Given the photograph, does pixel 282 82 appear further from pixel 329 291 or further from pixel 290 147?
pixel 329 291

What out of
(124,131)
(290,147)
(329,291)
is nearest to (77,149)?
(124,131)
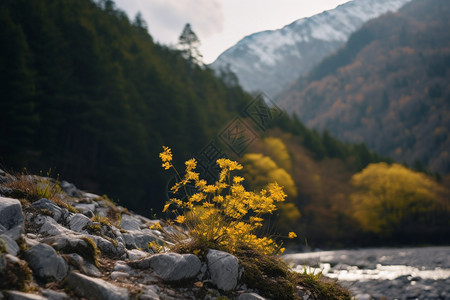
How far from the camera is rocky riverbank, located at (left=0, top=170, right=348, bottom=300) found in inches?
131

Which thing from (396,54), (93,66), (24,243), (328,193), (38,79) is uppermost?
(396,54)

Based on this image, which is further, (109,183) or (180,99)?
(180,99)

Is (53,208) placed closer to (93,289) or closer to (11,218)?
(11,218)

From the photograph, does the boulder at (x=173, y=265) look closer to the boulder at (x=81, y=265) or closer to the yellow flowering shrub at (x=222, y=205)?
the yellow flowering shrub at (x=222, y=205)

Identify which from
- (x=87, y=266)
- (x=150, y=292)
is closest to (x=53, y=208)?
(x=87, y=266)

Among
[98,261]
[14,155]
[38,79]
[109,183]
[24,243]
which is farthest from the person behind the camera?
[109,183]

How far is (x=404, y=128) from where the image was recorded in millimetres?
100375

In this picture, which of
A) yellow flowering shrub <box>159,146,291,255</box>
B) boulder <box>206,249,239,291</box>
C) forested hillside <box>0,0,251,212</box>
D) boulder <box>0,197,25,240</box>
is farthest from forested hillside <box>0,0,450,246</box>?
boulder <box>206,249,239,291</box>

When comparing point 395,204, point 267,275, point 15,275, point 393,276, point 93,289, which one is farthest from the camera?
point 395,204

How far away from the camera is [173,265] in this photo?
414 cm

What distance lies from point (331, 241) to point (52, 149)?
3313cm

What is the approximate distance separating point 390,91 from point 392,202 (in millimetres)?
90557

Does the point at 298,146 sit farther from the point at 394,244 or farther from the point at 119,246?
the point at 119,246

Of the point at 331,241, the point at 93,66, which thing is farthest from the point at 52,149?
the point at 331,241
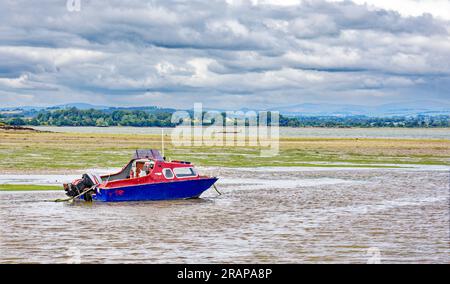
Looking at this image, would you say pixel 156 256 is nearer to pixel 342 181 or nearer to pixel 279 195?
pixel 279 195

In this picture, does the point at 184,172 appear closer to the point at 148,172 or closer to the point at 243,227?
the point at 148,172

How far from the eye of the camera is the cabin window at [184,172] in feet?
121

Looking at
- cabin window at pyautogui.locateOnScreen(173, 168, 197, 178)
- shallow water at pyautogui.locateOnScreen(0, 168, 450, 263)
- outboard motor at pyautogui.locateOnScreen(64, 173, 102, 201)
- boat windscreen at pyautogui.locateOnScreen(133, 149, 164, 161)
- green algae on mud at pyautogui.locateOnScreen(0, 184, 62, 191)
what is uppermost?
boat windscreen at pyautogui.locateOnScreen(133, 149, 164, 161)

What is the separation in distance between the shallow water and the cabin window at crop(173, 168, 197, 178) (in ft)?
4.75

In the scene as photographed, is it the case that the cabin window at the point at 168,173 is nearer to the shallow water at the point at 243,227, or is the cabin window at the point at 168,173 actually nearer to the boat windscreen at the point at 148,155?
the boat windscreen at the point at 148,155

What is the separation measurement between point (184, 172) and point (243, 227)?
1048 centimetres

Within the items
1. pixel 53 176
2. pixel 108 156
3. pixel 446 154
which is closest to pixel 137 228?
pixel 53 176

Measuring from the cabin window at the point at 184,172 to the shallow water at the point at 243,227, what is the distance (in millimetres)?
1447

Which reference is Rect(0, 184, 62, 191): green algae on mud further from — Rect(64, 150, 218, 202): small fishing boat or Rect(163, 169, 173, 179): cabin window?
Rect(163, 169, 173, 179): cabin window

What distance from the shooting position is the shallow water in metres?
21.4

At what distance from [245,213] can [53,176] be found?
70.0 ft

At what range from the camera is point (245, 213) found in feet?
104

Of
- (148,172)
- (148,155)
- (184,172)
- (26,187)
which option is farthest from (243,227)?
(26,187)

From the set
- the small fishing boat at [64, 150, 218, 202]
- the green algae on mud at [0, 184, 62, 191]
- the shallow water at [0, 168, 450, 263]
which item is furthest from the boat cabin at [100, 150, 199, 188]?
the green algae on mud at [0, 184, 62, 191]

• Problem to work on
Rewrite the rows from the line containing "Which reference is" through the last row, putting "shallow stream" wherever "shallow water" appears and leaving everything else as it is.

• Answer to this task
Which reference is Rect(0, 184, 62, 191): green algae on mud further from — Rect(64, 150, 218, 202): small fishing boat or Rect(163, 169, 173, 179): cabin window?
Rect(163, 169, 173, 179): cabin window

What distance from the shooting position is the shallow stream in metres?
21.4

At what distance from [245,213] can [53,176] be found?
70.0 ft

At what range from the camera is point (245, 213) found in feet?
104

Of
- (148,172)
- (148,155)
- (184,172)
- (26,187)
which option is farthest from (243,227)?
(26,187)

From the set
- the small fishing boat at [64, 150, 218, 202]
- the green algae on mud at [0, 184, 62, 191]
- the shallow stream at [0, 168, 450, 263]
which item is furthest from the boat cabin at [100, 150, 199, 188]?
the green algae on mud at [0, 184, 62, 191]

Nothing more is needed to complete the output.